Block, hold, or pass
Each check resolves to one of three outcomes, and the difference between them is the whole design. A block is for the unambiguous: same payment fingerprint and device as the referrer is a self-referral, and it’s declined without ceremony — no reward, a note on the record of exactly why, and no accusatory message to the customer. A hold is for the suspicious-but-not-certain: a velocity spike, a partial identity match, an address that’s close but not identical. The referral is parked, and an email goes to your team — the referrer, the referred customer, the specific rule that fired, and the numbers behind it — so a person can approve it (and release the payout) or reject it in one click. A pass is the overwhelming majority: a real friend, a clean identity, ordinary volume, paid automatically within seconds.
Holding rather than blocking the grey cases is what keeps the screen fair. Fraud checks always catch some innocents — a couple who share a card and both genuinely love the meal-prep service will trip the payment-fingerprint rule — and the cost of wrongly blocking a real advocate is high: you’ve insulted your best kind of customer. Routing the ambiguous to a person, with the evidence laid out, means the system can be strict without being unjust. The rules are tuned to block only what’s certain and hold everything else, and the thresholds live in the settings doc so a business can loosen them if it’s turning away honest referrals or tighten them if it’s being farmed.
The codes shared into the void
Not every disappointing referral is fraud.
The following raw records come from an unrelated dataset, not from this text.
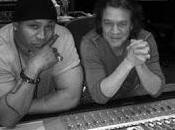 Eddie Halen Ecco canzoni Cool (audio)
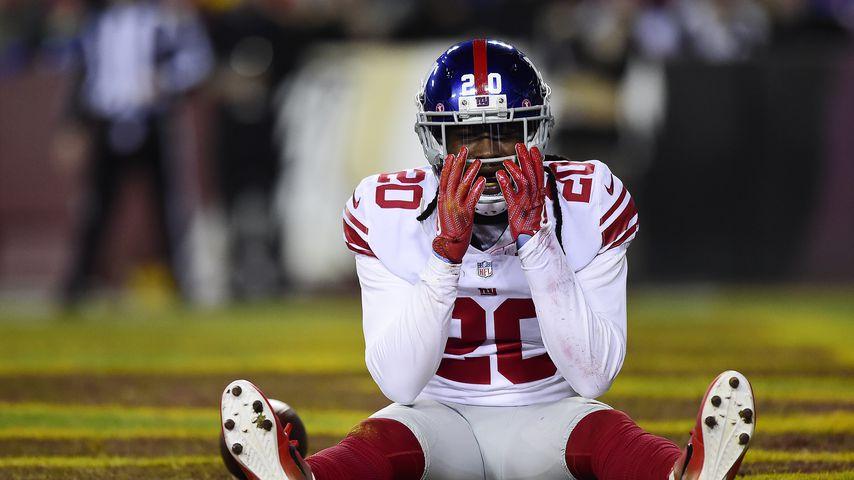 Football-Star Janoris Jenkins als Cornerback der New York Giants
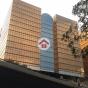 中港城 第6期 (China Hong Kong City Tower 6) 油尖旺廣東道33號|- 搵地(OneDay)(3)
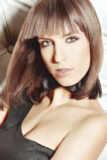 Manuela Hiller Make Up Dresden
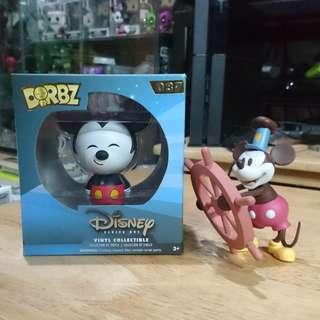 DISNEY Mickey mouse dorbz + loose vinyl figure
A great many codes are simply shared into the void: minted, pasted into a group chat, and never clicked — or clicked once and never signed up. These cost nothing and mean nothing, and the system treats them as exactly that: no reward, no alarm, no action beyond letting the click log expire on its TTL and the pending referral lapse when its window closes. It’s worth naming the difference, because it’s the difference between the screen’s two failure modes. A code that does nothing is a non-event and is ignored. A code that does too much, too fast is a red flag and is held. The screen spends its attention on the second and wastes none on the first, which is exactly why it stays cheap to run and quiet to live with.
Design rules that shaped the fraud screen
- Screen before you pay. Every candidate reward passes the checks first; nothing is credited on trust.
- Deterministic, explainable rules. Fraud is decided by plain checks over known facts — never handed to a model to judge.
- Identity beats email. Self-referral is caught on payment fingerprint, device, and address, not on a throwaway address.
- Dedup at the data model. The referral is keyed on the referred person’s durable identity, so repeat sign-ups can only pay once.
- Block the certain, hold the rest. Clear abuse is declined outright; the ambiguous is parked for a person with the evidence attached.
- A quiet code is not a crime. Codes shared into the void just expire; only codes behaving like scripts raise a flag.